Sasha spends most of her time trying to figure out who would bomb her niece, a task that gets more complicated by the day. Using her PR skills, she desperately tries to stage-manage the affair by half-deflecting, half-using a reporter friend to shape Gabi's story, and trying (and failing) to keep her weepy relatives off the air. While she focuses on Wahl's obnoxious wife as a possible player in the attack, she runs across a number of suspicious characters. Plus, she's confounded by the disappearance of Aaron Wahl, who appears to have been kidnapped.

Sasha's a quirky woman. She occasionally keeps whipped cream in her purse and indulges in "hits" throughout the day. She has a big mouth and almost no self-control, a dangerous combination when a criminal on the lam has already bombed your niece and is trying to keep from getting caught. In her sleuthing, she relies far more on instinct than actual evidence, but this actually proves to be a strength, as all the professional detectives on the case are dull slaves to procedure.

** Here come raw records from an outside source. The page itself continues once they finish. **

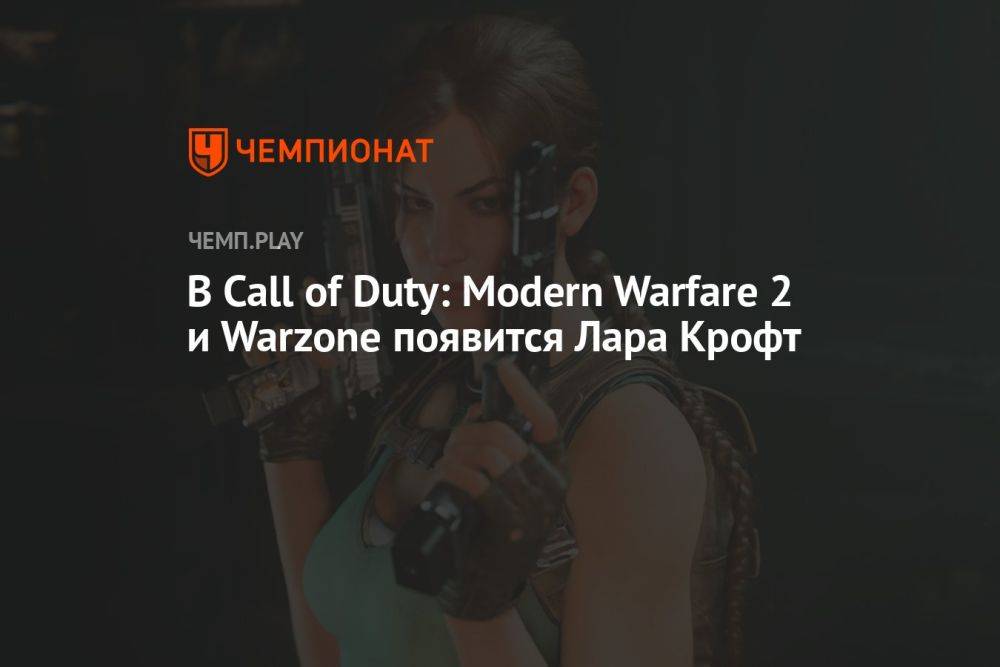В Call of Duty: Modern Warfare 2 и Warzone появится Лара Крофт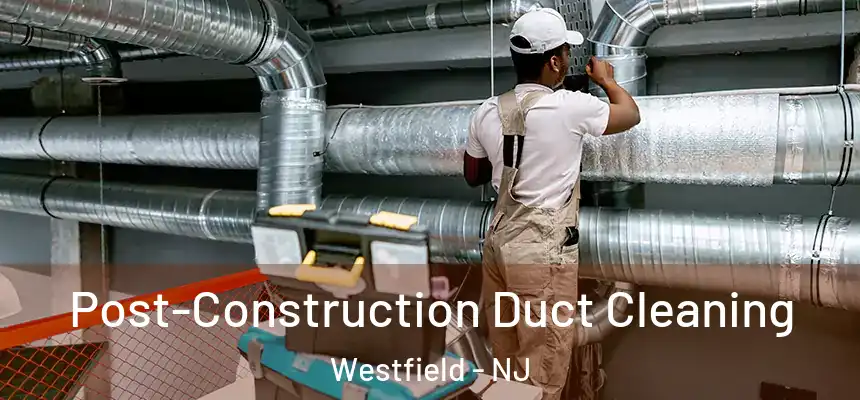 Post-Construction Duct Cleaning Westfield - NJ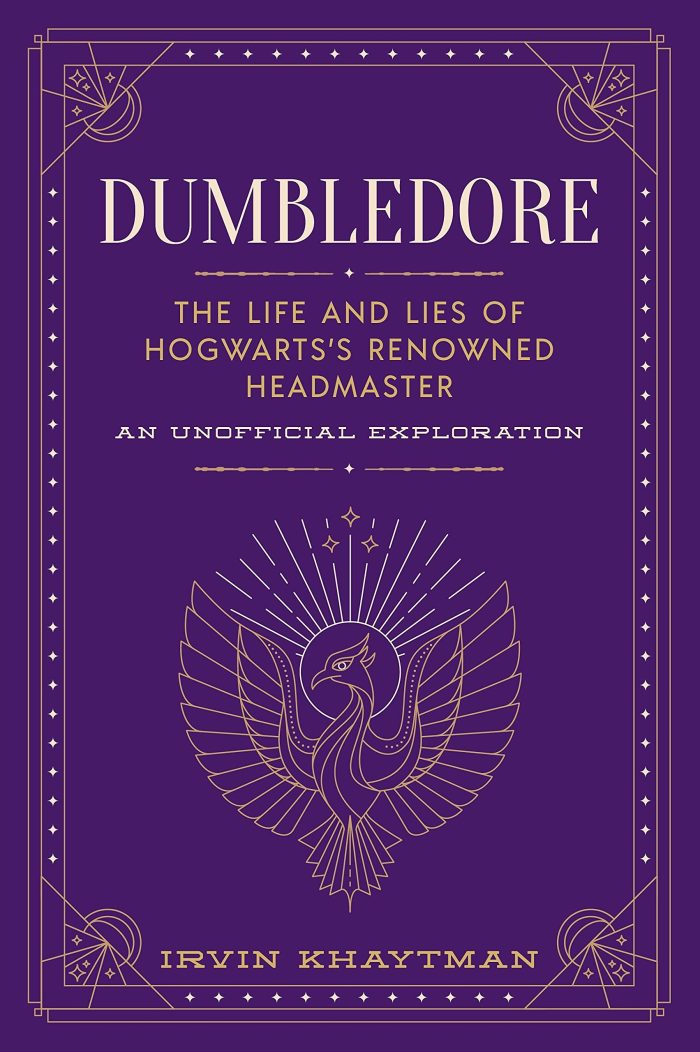 Dumbledore: The Life and Lies of Hogwarts's Renowned Headmaster Dumbledore: The Life and Lies of Hogwarts's Renowned Headmaster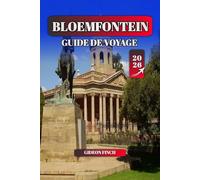 BLOEMFONTEIN GUIDE DE VOYAGE 2026: Conseils essentiels, principales attractions, culture locale et joyaux cachés pour les visiteurs novices et les aventuriers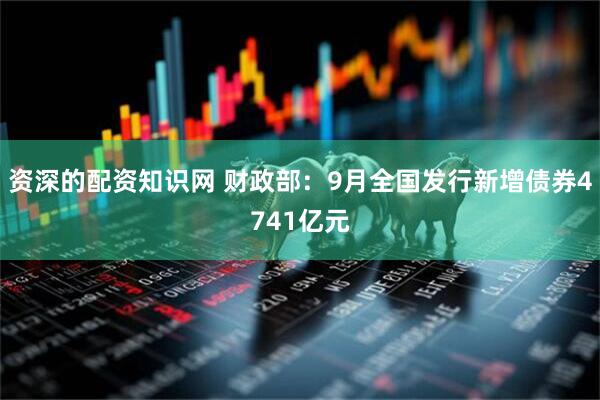 资深的配资知识网 财政部：9月全国发行新增债券4741亿元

Thanks to her vices, problems with men and struggles with her very real family, Sasha's very likable. Her sister Eva, Gabi's mother, is a devout Jew who can't understand Sasha's relative atheism, and Sasha doesn't understand Eva's extreme devotion. And then there's Gabi herself, hardly a victim, except in the physical sense, who seems insistent on angering people to the point where they doubt her. As she's trying to help, Sasha keeps getting rebuffed, but is drawn in again by a family she loves in spite of its problems.

Unfortunately, Noskin Taichert ends up with a tangled story on her hands. There are a bunch of unmemorable characters who distract from the main tale, as well as several dead-end side stories; there's even an odd foray into the supernatural. There's some action, but most of it is lumped together at the end. Sasha, while entertaining, is not much of an intellectual, so those who like elaborate plot twists and brainy problem-solving might be disappointed. And while Noskin Taichert is rightly acclaimed for avoiding hackneyed clichés, she often ends up tripping over her words and coming up with baffling phrases like, "The man had the aesthetic sensibility of a piece of soggy toast," and, "Night chased the morning's tail and slammed it against a wall."

Noskin Taichert dedicated The Socorro Blast to people who fight religious bias and intolerance, and she does a good job of showing that there are lots of shades of gray when it comes to prejudice. And she's a creative, experimental writer, but sometimes overshoots in her quest for a distinctive style. Still, Sasha is a strong character--to the point where her small personal dramas and quirks are almost more interesting than the crime plot itself. She's a keeper, but the mystery format might not be.